[Spatial reasoning question data]
* * *
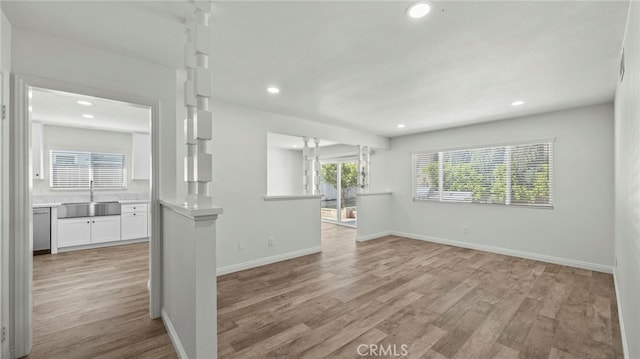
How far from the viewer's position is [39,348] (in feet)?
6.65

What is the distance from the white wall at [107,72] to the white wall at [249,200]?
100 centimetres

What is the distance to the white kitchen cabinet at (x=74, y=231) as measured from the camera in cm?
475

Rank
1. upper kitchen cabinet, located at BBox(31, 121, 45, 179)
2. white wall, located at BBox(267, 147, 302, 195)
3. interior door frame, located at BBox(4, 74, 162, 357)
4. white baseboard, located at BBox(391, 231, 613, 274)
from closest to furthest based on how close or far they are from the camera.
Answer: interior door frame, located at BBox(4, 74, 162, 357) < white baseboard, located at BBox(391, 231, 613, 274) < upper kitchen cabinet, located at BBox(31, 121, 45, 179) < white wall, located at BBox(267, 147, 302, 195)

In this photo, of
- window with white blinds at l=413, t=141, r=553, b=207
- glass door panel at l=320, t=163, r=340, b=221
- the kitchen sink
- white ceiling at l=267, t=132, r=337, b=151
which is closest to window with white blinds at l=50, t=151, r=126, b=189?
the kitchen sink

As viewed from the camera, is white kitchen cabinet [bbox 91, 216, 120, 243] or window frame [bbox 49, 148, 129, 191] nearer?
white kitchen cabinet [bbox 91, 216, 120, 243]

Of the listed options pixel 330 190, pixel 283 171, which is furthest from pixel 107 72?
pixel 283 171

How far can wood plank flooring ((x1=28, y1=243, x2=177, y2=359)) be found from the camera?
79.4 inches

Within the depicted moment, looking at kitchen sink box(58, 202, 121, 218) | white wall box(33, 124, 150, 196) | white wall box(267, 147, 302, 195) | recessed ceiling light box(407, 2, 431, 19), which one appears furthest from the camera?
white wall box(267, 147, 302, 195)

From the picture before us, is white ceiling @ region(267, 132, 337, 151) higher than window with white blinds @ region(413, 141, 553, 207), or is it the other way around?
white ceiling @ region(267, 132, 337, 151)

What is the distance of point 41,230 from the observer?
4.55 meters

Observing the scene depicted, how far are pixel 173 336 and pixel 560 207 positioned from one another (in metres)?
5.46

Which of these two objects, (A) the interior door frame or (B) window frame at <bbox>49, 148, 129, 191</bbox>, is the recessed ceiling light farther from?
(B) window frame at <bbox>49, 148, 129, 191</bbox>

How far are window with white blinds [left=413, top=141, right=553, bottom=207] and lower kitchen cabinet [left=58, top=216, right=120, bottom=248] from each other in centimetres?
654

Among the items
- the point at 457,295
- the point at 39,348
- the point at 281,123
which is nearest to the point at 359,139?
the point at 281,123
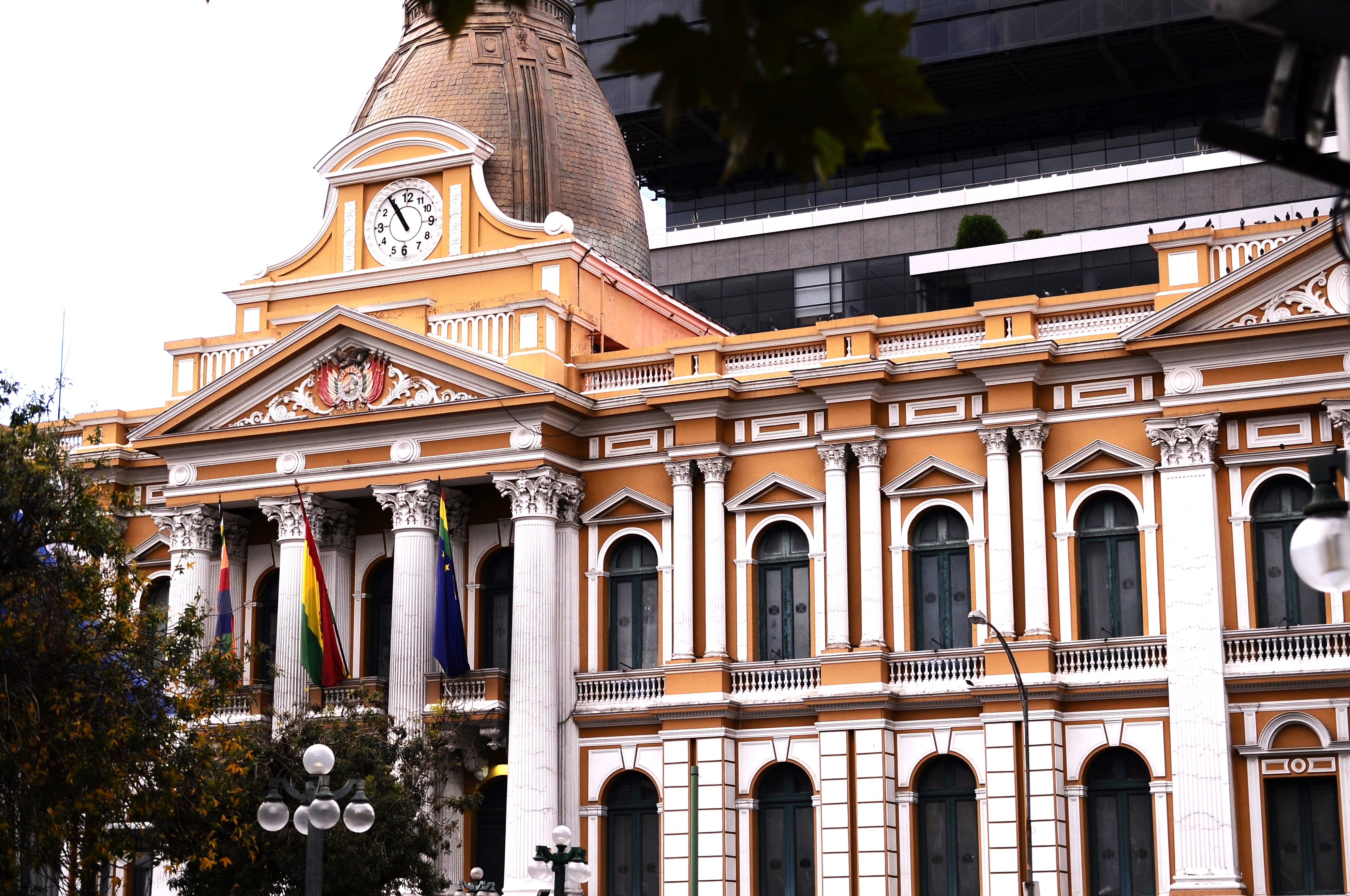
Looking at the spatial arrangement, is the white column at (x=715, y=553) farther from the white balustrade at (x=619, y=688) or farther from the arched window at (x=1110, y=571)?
* * *
▸ **Given exercise**:
Starting with the line that contains "Of the listed" and going on through the end of the rows, write those lines out again with "camera" replaced by "viewer" and nothing else changed. Leave the pictures out.

▸ **Written solution**:
Of the listed options pixel 330 190, pixel 283 171, which is furthest from pixel 107 72?
pixel 283 171

How far can wood plank flooring ((x1=28, y1=243, x2=177, y2=359)) be found from the viewer?
79.4 inches

Within the depicted moment, looking at kitchen sink box(58, 202, 121, 218) | white wall box(33, 124, 150, 196) | white wall box(267, 147, 302, 195) | recessed ceiling light box(407, 2, 431, 19), which one appears furthest from the viewer?
white wall box(267, 147, 302, 195)

From the picture before us, is white ceiling @ region(267, 132, 337, 151) higher than window with white blinds @ region(413, 141, 553, 207), or is it the other way around?
white ceiling @ region(267, 132, 337, 151)

What is the distance of point 41,230 from the observer?
4.55 meters

Observing the scene depicted, how far are pixel 173 336 and pixel 560 207 positioned from one another (in metres)?
5.46

Which of these two objects, (A) the interior door frame or (B) window frame at <bbox>49, 148, 129, 191</bbox>, is the recessed ceiling light farther from?
(B) window frame at <bbox>49, 148, 129, 191</bbox>

How far are window with white blinds [left=413, top=141, right=553, bottom=207] and lower kitchen cabinet [left=58, top=216, right=120, bottom=248] from each other in centimetres?
654

Among the items
- the point at 457,295
- the point at 39,348
- the point at 281,123
which is nearest to the point at 359,139?
the point at 281,123
Looking at the spatial arrangement, is the white column at (x=715, y=553) farther from the white balustrade at (x=619, y=688) or farther from the arched window at (x=1110, y=571)?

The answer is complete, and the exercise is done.